#### [What you will do]
The material below contains a line with "common name: steenbok" and a line with "moving: 30%". Copy exactly those two lines and all lines between them.

#### [Records for the exercise]
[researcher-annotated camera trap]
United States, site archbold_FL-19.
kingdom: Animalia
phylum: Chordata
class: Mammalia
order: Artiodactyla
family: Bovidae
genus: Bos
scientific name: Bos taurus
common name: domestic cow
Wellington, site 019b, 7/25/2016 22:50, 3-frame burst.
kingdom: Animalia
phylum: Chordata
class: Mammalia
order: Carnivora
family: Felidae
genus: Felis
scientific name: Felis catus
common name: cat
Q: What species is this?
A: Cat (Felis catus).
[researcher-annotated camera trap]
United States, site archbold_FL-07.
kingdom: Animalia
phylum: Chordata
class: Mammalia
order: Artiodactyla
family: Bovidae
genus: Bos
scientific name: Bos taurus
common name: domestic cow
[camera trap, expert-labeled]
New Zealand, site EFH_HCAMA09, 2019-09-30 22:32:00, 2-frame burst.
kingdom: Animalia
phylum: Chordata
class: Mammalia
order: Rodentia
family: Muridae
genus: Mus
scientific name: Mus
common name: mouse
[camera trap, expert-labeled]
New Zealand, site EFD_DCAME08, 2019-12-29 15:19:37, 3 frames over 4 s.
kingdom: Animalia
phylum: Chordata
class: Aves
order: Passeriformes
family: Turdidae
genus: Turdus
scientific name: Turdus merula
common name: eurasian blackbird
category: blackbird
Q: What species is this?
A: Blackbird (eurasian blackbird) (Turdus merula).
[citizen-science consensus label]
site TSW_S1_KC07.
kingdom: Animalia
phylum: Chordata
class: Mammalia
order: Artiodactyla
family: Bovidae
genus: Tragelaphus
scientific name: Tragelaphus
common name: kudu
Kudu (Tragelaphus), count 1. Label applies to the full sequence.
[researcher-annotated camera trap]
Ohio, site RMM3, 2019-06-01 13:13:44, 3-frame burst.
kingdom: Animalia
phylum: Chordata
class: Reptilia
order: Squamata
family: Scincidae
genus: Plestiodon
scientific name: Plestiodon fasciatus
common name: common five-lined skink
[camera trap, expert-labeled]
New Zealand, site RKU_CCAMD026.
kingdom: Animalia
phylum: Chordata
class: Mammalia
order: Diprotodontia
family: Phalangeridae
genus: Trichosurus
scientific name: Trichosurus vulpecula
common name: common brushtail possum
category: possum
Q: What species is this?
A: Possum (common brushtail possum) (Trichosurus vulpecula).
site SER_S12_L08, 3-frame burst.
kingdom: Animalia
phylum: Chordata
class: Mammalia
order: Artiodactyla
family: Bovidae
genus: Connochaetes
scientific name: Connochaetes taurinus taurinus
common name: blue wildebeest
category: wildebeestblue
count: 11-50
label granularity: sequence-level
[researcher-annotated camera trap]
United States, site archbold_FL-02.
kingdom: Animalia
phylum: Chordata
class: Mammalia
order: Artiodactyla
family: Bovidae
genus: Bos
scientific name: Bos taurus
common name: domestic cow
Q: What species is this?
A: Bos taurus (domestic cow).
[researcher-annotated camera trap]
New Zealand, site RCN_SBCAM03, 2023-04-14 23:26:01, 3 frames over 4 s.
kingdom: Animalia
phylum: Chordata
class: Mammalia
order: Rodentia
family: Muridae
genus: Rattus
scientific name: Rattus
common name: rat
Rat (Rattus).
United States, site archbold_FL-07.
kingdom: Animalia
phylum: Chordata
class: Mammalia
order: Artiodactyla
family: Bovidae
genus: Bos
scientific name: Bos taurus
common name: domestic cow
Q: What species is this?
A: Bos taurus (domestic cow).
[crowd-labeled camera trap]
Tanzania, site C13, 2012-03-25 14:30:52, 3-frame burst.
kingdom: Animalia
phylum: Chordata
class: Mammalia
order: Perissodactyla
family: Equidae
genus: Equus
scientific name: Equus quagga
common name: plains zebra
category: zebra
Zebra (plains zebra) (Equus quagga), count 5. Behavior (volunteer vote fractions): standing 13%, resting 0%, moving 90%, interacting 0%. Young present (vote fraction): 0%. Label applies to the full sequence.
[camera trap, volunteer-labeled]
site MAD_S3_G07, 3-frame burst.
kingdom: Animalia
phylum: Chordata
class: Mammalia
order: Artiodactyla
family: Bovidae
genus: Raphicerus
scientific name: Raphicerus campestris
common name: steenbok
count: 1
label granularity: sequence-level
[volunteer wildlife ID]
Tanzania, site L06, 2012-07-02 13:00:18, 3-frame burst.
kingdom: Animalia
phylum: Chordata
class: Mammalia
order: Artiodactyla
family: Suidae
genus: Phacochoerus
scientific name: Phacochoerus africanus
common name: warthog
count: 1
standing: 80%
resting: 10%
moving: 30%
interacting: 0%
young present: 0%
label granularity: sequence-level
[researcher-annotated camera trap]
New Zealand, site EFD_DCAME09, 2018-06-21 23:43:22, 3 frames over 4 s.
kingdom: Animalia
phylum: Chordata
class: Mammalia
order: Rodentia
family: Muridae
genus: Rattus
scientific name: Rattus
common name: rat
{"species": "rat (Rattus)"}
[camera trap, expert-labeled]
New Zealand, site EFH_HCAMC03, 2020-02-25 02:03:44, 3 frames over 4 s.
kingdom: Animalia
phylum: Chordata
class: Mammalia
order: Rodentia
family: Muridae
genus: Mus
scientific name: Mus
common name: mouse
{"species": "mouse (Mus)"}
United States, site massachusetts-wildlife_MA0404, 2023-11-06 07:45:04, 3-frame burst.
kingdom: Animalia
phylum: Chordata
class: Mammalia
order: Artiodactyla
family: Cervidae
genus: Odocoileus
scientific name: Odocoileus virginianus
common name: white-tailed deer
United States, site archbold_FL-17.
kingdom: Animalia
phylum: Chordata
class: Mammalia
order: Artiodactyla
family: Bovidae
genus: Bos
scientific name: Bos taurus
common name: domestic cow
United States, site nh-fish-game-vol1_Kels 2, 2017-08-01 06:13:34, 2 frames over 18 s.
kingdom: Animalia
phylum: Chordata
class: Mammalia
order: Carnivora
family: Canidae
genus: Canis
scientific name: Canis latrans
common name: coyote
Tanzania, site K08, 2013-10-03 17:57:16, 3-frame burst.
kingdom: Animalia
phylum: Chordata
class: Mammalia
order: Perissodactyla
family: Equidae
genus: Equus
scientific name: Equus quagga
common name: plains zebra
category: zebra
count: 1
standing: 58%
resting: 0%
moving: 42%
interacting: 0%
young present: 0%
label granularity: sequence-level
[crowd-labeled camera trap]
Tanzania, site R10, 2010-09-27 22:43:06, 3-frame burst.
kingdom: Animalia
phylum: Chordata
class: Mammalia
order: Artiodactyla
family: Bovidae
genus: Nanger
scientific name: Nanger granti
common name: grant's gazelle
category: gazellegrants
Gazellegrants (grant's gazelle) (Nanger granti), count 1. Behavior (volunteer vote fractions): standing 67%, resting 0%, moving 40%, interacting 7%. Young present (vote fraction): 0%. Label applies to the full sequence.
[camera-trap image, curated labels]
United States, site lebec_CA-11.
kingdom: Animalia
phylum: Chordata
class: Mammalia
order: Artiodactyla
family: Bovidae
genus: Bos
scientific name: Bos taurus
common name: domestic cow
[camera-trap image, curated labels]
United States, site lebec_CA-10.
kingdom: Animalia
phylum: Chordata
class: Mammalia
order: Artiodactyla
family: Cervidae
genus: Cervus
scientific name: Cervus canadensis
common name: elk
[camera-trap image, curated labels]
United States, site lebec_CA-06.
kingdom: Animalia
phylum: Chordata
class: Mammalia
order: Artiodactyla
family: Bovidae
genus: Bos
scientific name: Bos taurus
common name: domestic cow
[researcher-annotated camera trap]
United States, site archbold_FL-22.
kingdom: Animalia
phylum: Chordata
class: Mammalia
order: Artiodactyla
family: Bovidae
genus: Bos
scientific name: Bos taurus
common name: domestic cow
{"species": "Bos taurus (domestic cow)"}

#### [Solution for this exercise]
common name: steenbok
count: 1
label granularity: sequence-level
[volunteer wildlife ID]
Tanzania, site L06, 2012-07-02 13:00:18, 3-frame burst.
kingdom: Animalia
phylum: Chordata
class: Mammalia
order: Artiodactyla
family: Suidae
genus: Phacochoerus
scientific name: Phacochoerus africanus
common name: warthog
count: 1
standing: 80%
resting: 10%
moving: 30%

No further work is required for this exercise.